The facility policy and procedure titled "Temperature and Relative Humidity Record" dated 1/18, indicated in part ... "To ensure the proper temperature and relative humidity are maintained in designated areas ...operating room benchmarks: temperature 68°F-73°F and relative humidity 30-60%...record temperature and humidity readings ...ensure that temperature and humidity and airflow in the operating rooms must be maintained within acceptable standards to inhibit growth, prevent infection and provide patient comfort ...the relative humidity level in the operating rooms will be maintained at 30-60% RH to maintain compliance with joint Commission and infection control standards ...the surgical staff will verify that the OR is within the requirements for the temperature, humidity at the beginning of each procedure ...temperature and humidity should be monitored by the surgical staff and Facilities/Engineering ...Engineering will notify the department of alarm conditions outside of the required temperature and humidity range ...the affected department will ensure rooms temperatures are within 68F-73F degree range ...alternate room use will be considered ...upon notification of temperature and/or humidity outside of the range, the notified department and Engineering will make an attempt to return the room to range."


34445


2. According to the Centers for Disease Control and Prevention (CDC) "A Rational Approach to Disinfection and Sterilization-Guideline for Disinfection and Sterilization in Healthcare Facilities "2008, indicates in part "Semi-critical items contact mucous membranes or non-intact skin. This category includes respiratory therapy and anesthesia equipment ...These medical devices should be free from all microorganisms ..."

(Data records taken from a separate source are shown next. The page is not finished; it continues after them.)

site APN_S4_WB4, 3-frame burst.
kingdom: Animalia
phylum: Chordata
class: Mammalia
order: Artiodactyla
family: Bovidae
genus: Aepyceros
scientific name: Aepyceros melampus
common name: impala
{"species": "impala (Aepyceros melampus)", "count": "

During an observation in operating room (OR) one, and concurrent interview with administrator (Admin 6) on 11/13/19, at 12:15 p.m., Admin 6 acknowledged and confirmed a LMA stored ready for use on an OR cart in a sterilization peel pouch, did not include a chemical indicator or change of color indicator (red to brown) to suggest sterilization was performed. Admin 6 took the item (LMA) to check with the sterile processing staff.

During an interview with sterile processing department technician (SPD Tech 1) on 11/13/19, at 3:10 p.m., SPD Tech 1 explained the process of cleaning and sterilizing LMA's. SPD Tech 1 explained LMA's should be sterilized and you place an indicator (chemical) inside the peel pouch with the LMA and the indicator should have a color change to a dark blue color, and the peel pouch steam indicator will change to brown in color after sterilization. When asked if the LMA brought to her by Admin 6 appeared to be sterilized, SPD Tech 1 replied "No"

During an observation of the contents in a difficult airway cart and concurrent interview with SPD Tech 1 on 11/13/19, at 3:23 p.m., SPD Tech 1 acknowledged and confirmed two packages with LMA combination tubes had no chemical indicator and the peel pouch had no steam indicator color change. When asked if these items were safe for use, SPD Tech 1 replied "No."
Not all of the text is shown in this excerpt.